If we take $dim(U) < \infty $ then $dim(ker(\sigma \tau )), dim(ker(\tau)) < \infty $ So we can write :

$ rk(\sigma \tau) = rk(\tau ) +dim(ker(\tau)) -dim(ker(\sigma \tau )) $

Since $ ker(\tau) \subset ker(\sigma \tau )$ we have $dim(ker(\tau)) -dim(ker(\sigma \tau )) \le 0$ then

$rk(\sigma \tau ) \le rk( \tau) $

But in the question there isn't this condition "$dim(U) < \infty $". So I have to prove that is correct for infinity dimension of $U$ but I couldn't do this.
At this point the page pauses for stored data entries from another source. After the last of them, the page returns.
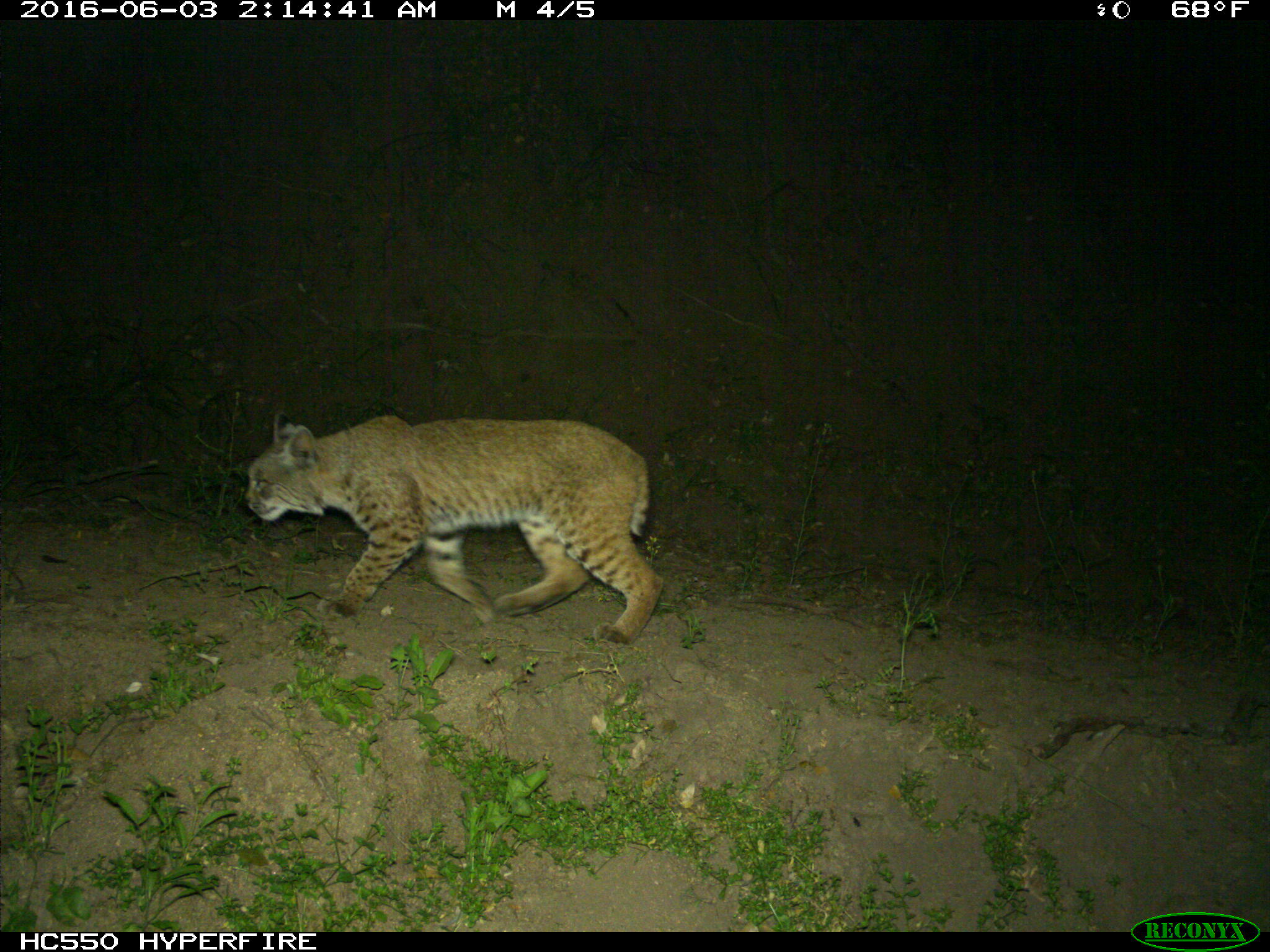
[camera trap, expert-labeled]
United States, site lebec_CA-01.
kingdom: Animalia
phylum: Chordata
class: Mammalia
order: Carnivora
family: Felidae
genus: Lynx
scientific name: Lynx rufus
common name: bobcat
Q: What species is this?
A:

Any help?

Answer 1

If $\mathfrak{B} = \{v_i | i \in I\}$ is a basis of $Im(\tau)$ then $\{\sigma(v_i) | i \in I\}$ span $Im(\sigma\tau)$ so $rank(\sigma\tau) \le rank(\tau)$ because a basis has cardinal less than cardinal of a spanning family.